Exercise objective:
Write out all the material verbatim, line by line.

---------- Data provided ----------

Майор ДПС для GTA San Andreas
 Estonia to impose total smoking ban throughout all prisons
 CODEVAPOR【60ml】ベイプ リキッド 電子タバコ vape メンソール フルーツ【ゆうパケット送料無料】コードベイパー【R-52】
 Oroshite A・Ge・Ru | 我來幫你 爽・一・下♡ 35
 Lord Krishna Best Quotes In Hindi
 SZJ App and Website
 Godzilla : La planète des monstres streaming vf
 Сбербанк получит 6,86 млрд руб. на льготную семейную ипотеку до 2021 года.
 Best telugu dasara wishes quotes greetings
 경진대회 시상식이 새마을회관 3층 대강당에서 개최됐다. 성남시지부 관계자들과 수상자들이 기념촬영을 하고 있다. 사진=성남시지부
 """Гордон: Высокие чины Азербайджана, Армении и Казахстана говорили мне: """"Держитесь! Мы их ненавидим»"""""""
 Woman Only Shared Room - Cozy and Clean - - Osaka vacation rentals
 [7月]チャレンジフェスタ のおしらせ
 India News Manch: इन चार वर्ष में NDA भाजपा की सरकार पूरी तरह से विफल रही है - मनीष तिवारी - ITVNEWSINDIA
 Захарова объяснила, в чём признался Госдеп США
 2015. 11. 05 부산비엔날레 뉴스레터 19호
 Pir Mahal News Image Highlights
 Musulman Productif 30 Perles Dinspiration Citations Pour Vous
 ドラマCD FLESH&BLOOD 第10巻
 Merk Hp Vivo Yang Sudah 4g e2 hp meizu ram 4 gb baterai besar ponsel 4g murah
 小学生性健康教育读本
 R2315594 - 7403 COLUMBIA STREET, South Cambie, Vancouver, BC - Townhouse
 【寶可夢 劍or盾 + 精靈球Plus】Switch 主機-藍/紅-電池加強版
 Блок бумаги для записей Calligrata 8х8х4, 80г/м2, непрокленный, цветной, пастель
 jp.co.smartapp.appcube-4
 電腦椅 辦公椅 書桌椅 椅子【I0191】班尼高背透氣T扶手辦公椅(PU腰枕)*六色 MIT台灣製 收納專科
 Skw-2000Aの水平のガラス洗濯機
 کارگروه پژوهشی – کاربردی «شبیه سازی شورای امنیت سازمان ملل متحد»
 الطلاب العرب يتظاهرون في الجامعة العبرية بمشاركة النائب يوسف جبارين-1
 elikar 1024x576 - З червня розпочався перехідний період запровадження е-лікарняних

----------

Answer to the problem:
Майор ДПС для GTA San Andreas
 Estonia to impose total smoking ban throughout all prisons
 CODEVAPOR【60ml】ベイプ リキッド 電子タバコ vape メンソール フルーツ【ゆうパケット送料無料】コードベイパー【R-52】
 Oroshite A・Ge・Ru | 我來幫你 爽・一・下♡ 35
 Lord Krishna Best Quotes In Hindi
 SZJ App and Website
 Godzilla : La planète des monstres streaming vf
 Сбербанк получит 6,86 млрд руб. на льготную семейную ипотеку до 2021 года.
 Best telugu dasara wishes quotes greetings
 경진대회 시상식이 새마을회관 3층 대강당에서 개최됐다. 성남시지부 관계자들과 수상자들이 기념촬영을 하고 있다. 사진=성남시지부
 """Гордон: Высокие чины Азербайджана, Армении и Казахстана говорили мне: """"Держитесь! Мы их ненавидим»"""""""
 Woman Only Shared Room - Cozy and Clean - - Osaka vacation rentals
 [7月]チャレンジフェスタ のおしらせ
 India News Manch: इन चार वर्ष में NDA भाजपा की सरकार पूरी तरह से विफल रही है - मनीष तिवारी - ITVNEWSINDIA
 Захарова объяснила, в чём признался Госдеп США
 2015. 11. 05 부산비엔날레 뉴스레터 19호
 Pir Mahal News Image Highlights
 Musulman Productif 30 Perles Dinspiration Citations Pour Vous
 ドラマCD FLESH&BLOOD 第10巻
 Merk Hp Vivo Yang Sudah 4g e2 hp meizu ram 4 gb baterai besar ponsel 4g murah
 小学生性健康教育读本
 R2315594 - 7403 COLUMBIA STREET, South Cambie, Vancouver, BC - Townhouse
 【寶可夢 劍or盾 + 精靈球Plus】Switch 主機-藍/紅-電池加強版
 Блок бумаги для записей Calligrata 8х8х4, 80г/м2, непрокленный, цветной, пастель
 jp.co.smartapp.appcube-4
 電腦椅 辦公椅 書桌椅 椅子【I0191】班尼高背透氣T扶手辦公椅(PU腰枕)*六色 MIT台灣製 收納專科
 Skw-2000Aの水平のガラス洗濯機
 کارگروه پژوهشی – کاربردی «شبیه سازی شورای امنیت سازمان ملل متحد»
 الطلاب العرب يتظاهرون في الجامعة العبرية بمشاركة النائب يوسف جبارين-1
 elikar 1024x576 - З червня розпочався перехідний період запровадження е-лікарняних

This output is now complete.